Part Three of the Functioning Alcoholic
There is a third critical factor to bear in mind when questioning the functioning of a so-called “functioning alcoholic.” The first factor to consider was whether the alcoholic is functioning generally in life, or just in one aspect of life, like his job. The second factor was whether the alcoholic is achieving his potential and pursuing his dreams, not just getting by.
The third factor has to with how long the “functioning,” at whatever level, can last in the presence of alcohol abuse.
Excessive alcohol consumption was affecting my health. If I hadn’t changed to a healthier lifestyle when I did, I would have been dead years ago. And what I have brought to others over the past thirty years would simply never have existed.
I had a good friend who was a brilliant youth psychiatrist. He would go back to an apparently productive afternoon after a lunch of five double-martinis. But he left his wife and two children and potentially thousands more young clients by dying far too young. Liver cancer ended his functioning.
I lost two alcoholic colleagues to suicide. They left young families. Recently several friends, significantly younger than me, died of health repercussions of alcoholism. And two of my adult children died of the heath repercussions of their alcohol abuse. With all of these untimely deaths most people were too polite or too embarrassed to even mention the alcohol factor in their deaths.

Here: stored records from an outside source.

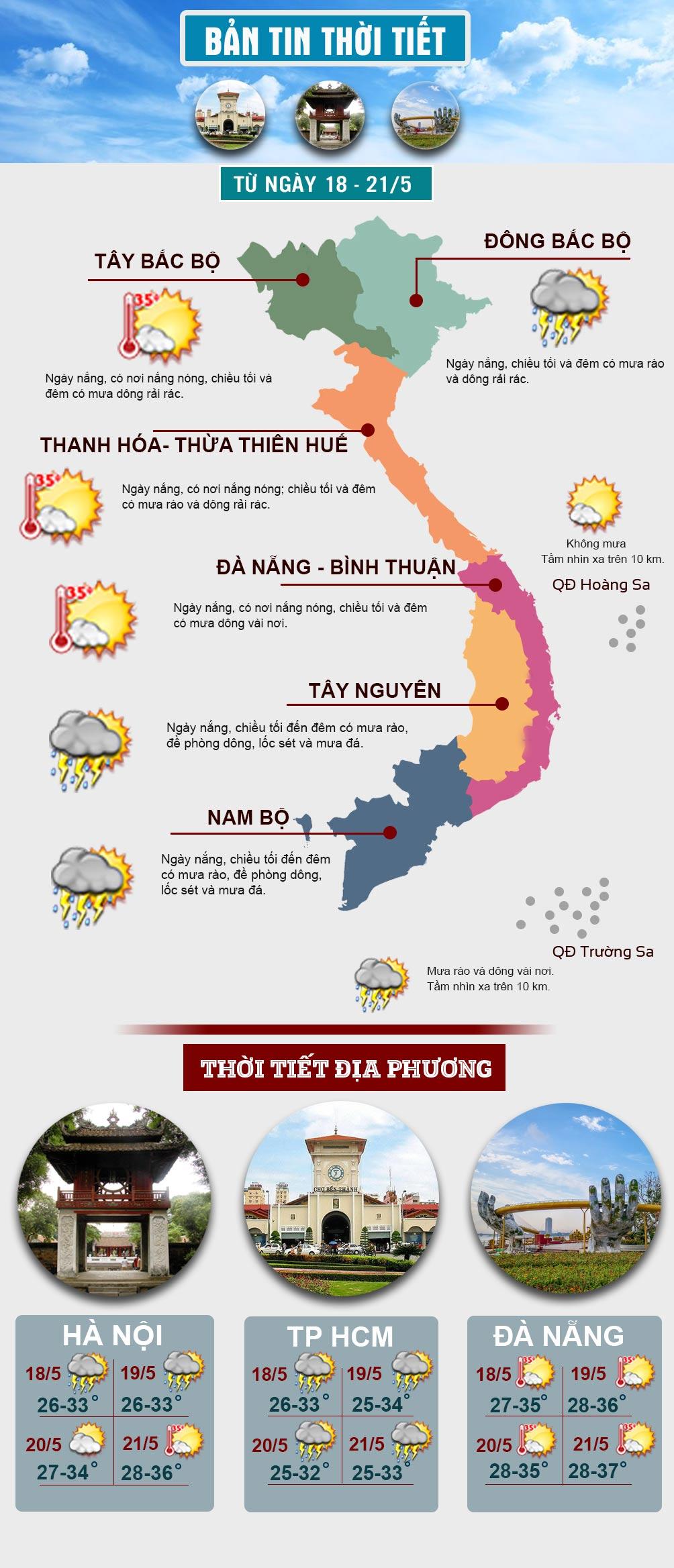 Miền Bắc có nơi nắng nóng, miền Nam mưa dông về chiều tối - 1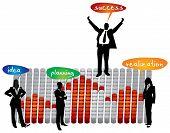 Successful Business Step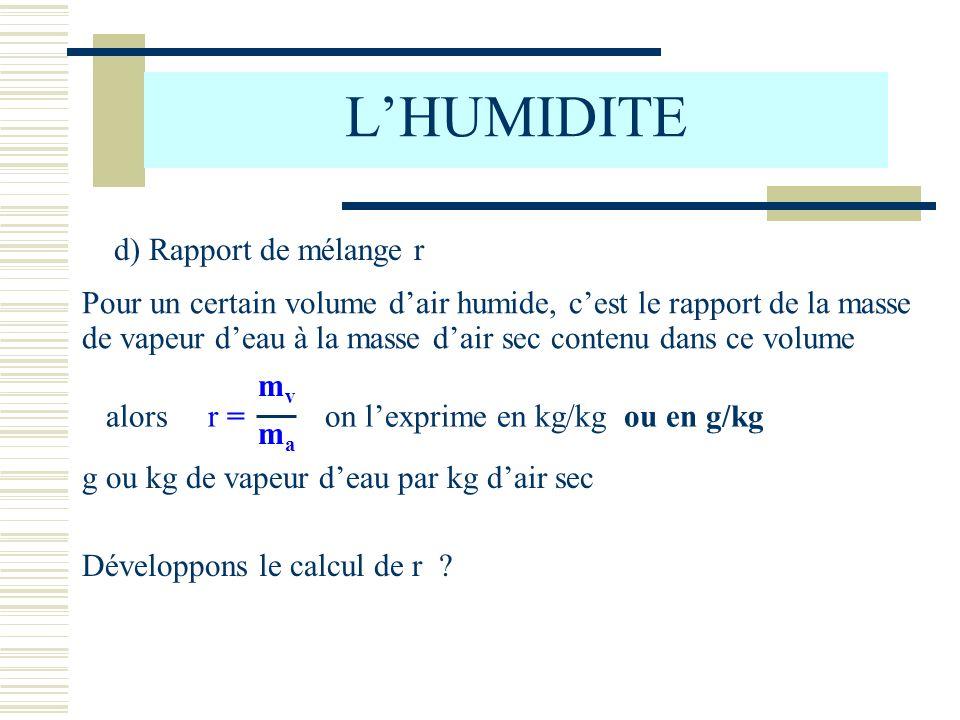 L'HUMIDITE d) Rapport de mélange r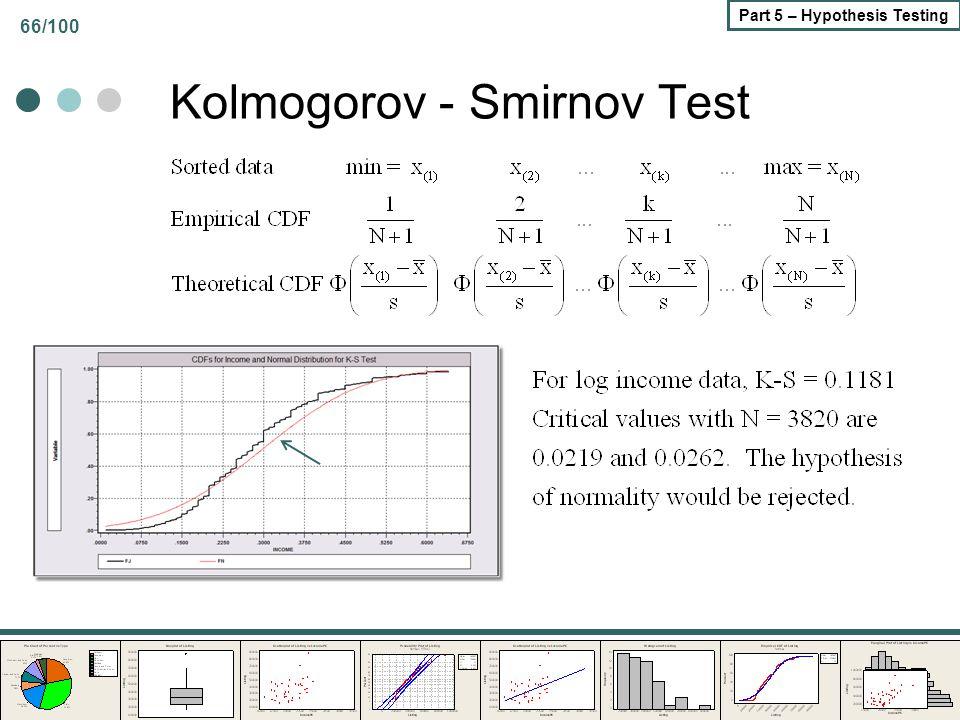 66/100 Part 5 – Hypothesis Testing Kolmogorov - Smirnov Test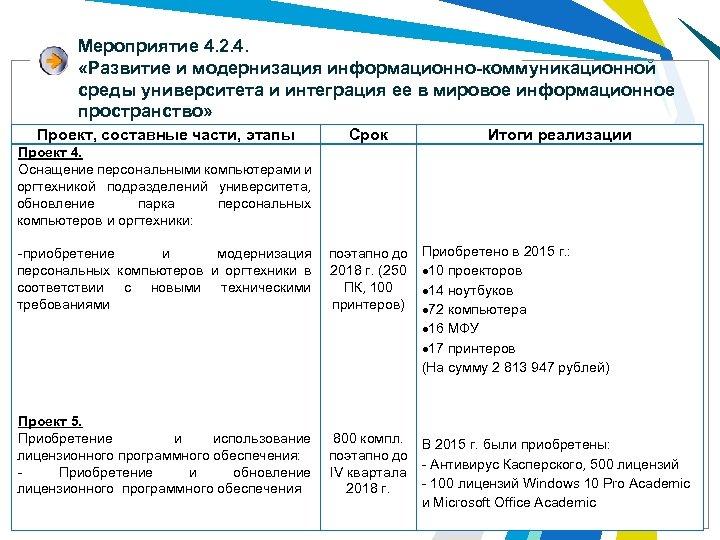 Мероприятие 4. 2. 4. «Развитие и модернизация информационно-коммуникационной среды университета и интеграция ее в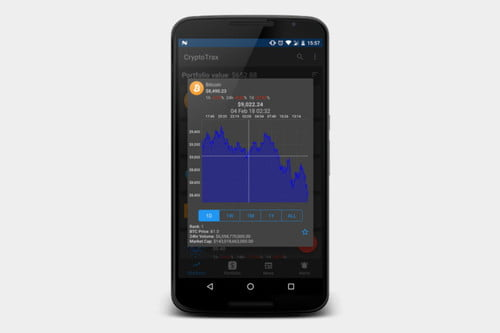 best cryptocurrency app india
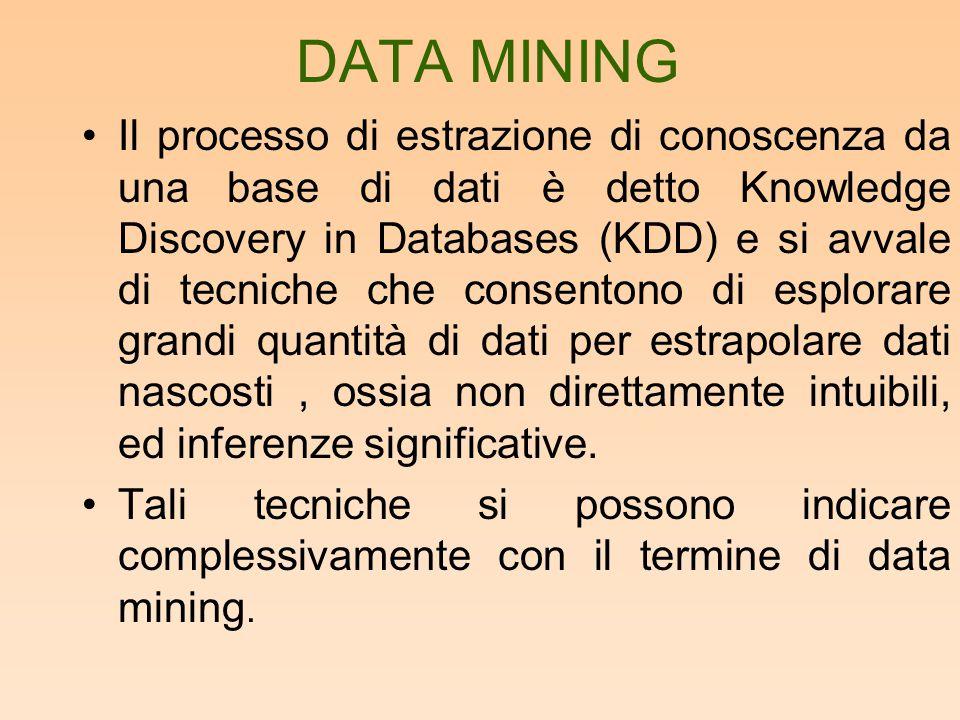 Il processo di estrazione di conoscenza da una base di dati è detto Knowledge Discovery in Databases (KDD) e si avvale di tecniche che consentono di e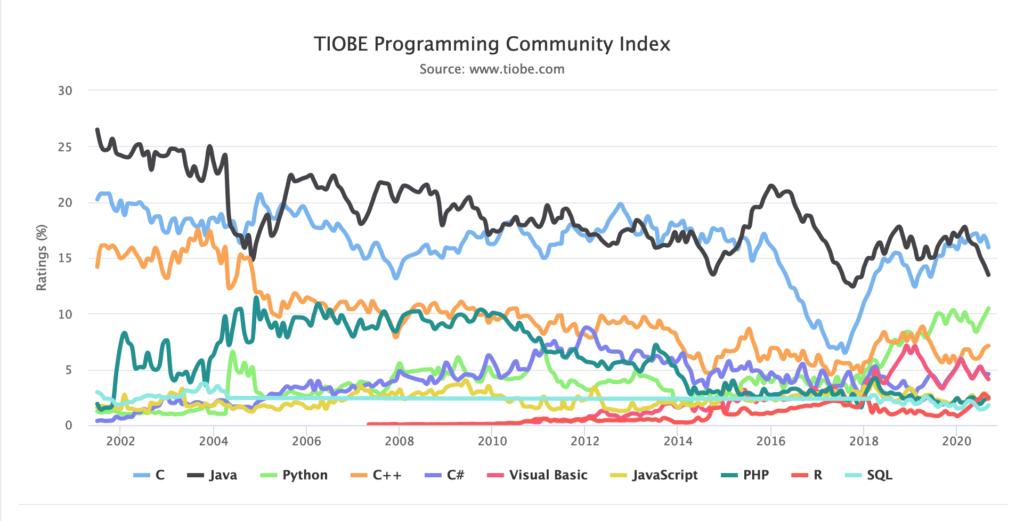 Popular programming languages in 2020.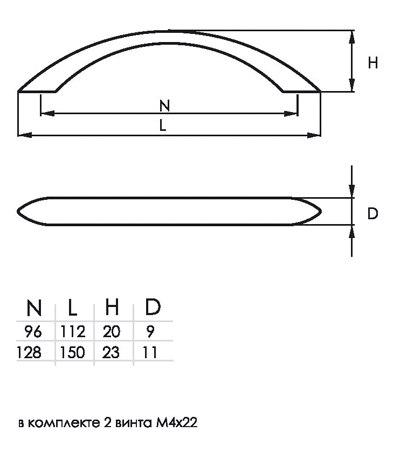 Мебельная ручка SOLLER 276-96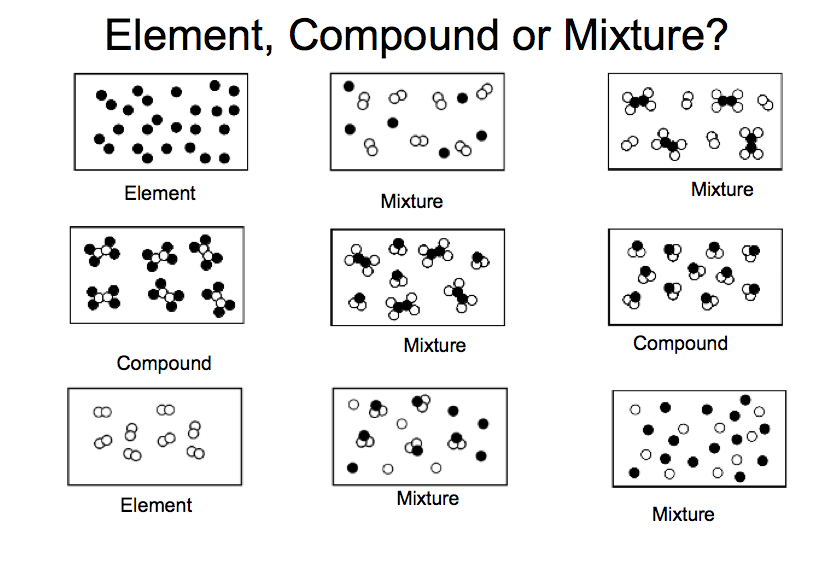 Elements compounds and mixtures answer key
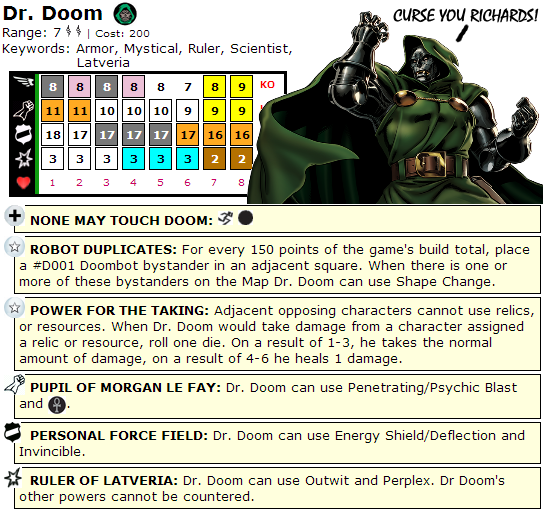 Quintessential Dr. Doom HeroClix Dial (Reader's Choice!)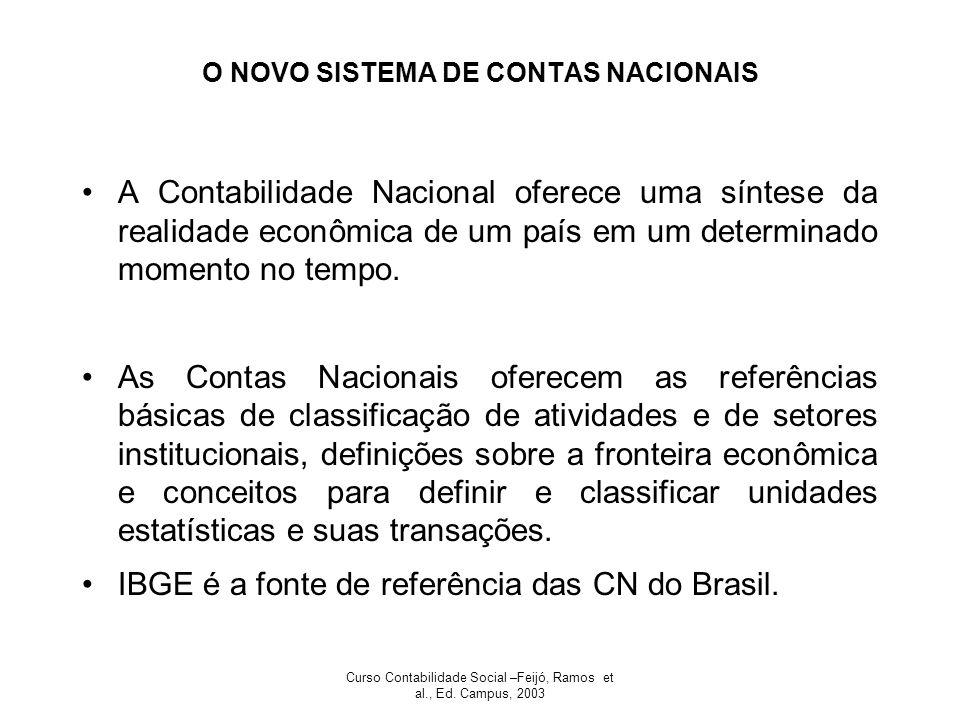O NOVO SISTEMA DE CONTAS NACIONAIS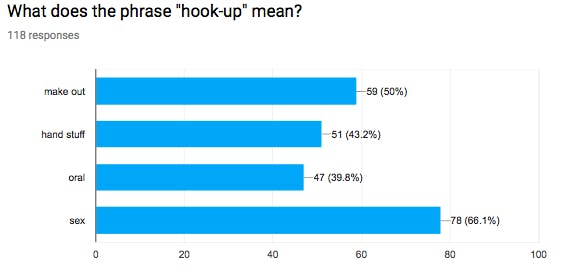 What does exclusive hookup really mean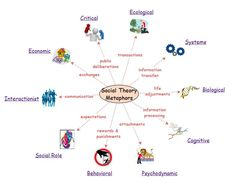 a comparison of psychodynamic and behavioral theories Compare and contrast social learning theory and cognitive behavioral theory abstract learning theories play an important role in our life the social learning theory and cognitive behavioral theories has an significant impact on our life.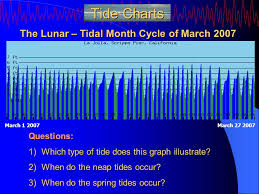 Monthly Tide Chart San Diego Theory And Application Tides Tidal Concepts Tides Are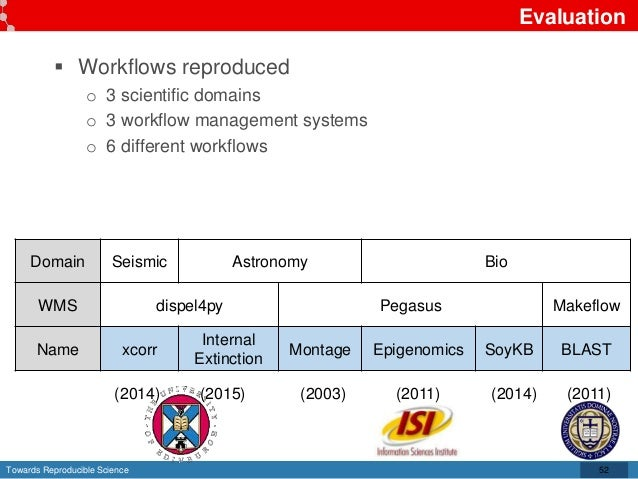 Towards Reproducible Science Evaluation  Workflows reproduced o 3 scientific domains o 3 workflow management systems o 6 ...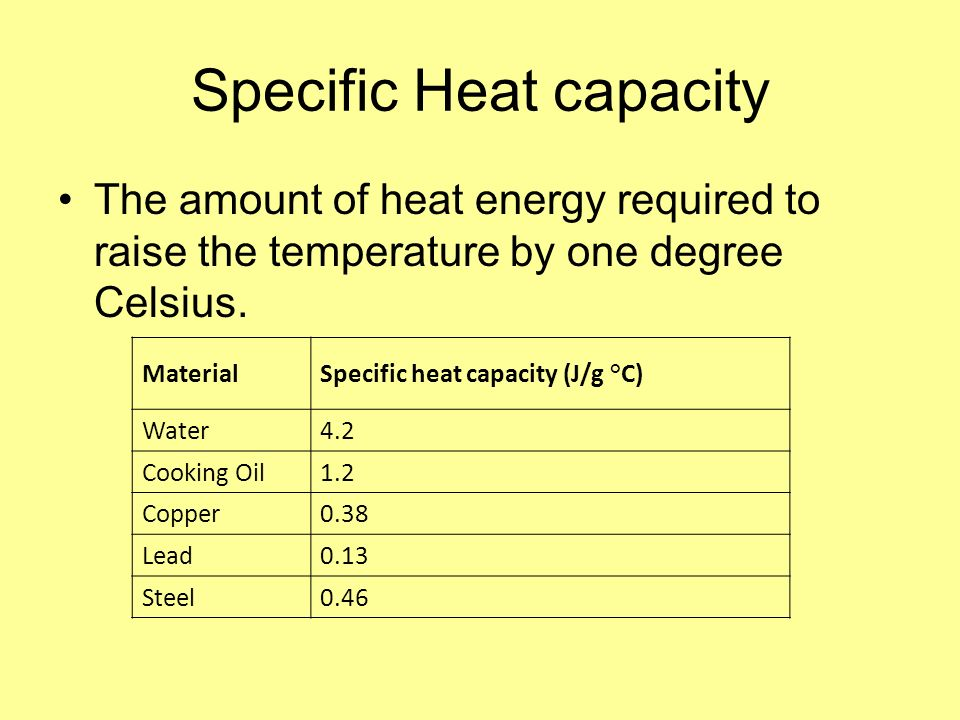 Measuring energy changes ppt video online download for Specific heat table j gc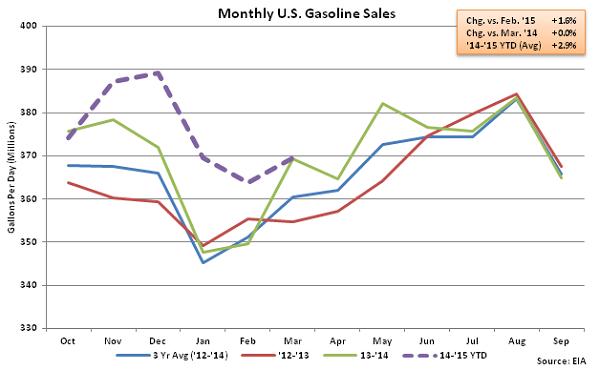 Monthly US Gasoline Sales 3-25-15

The notion of the functioning alcoholic is mostly myth. The phrase “functioning alcoholic” is an oxymoron.
To function is to function in life, not just in a part of life. Functioning means fulfilling your potential and pursuing your dreams as best you can within the actual limits of circumstances. And functioning is a long-term matter, not just a temporary condition.
Since none of these descriptions of functioning is consistent with being an alcoholic, I must conclude I have never met a truly functioning alcoholic. Have you?
Tell us what you think below.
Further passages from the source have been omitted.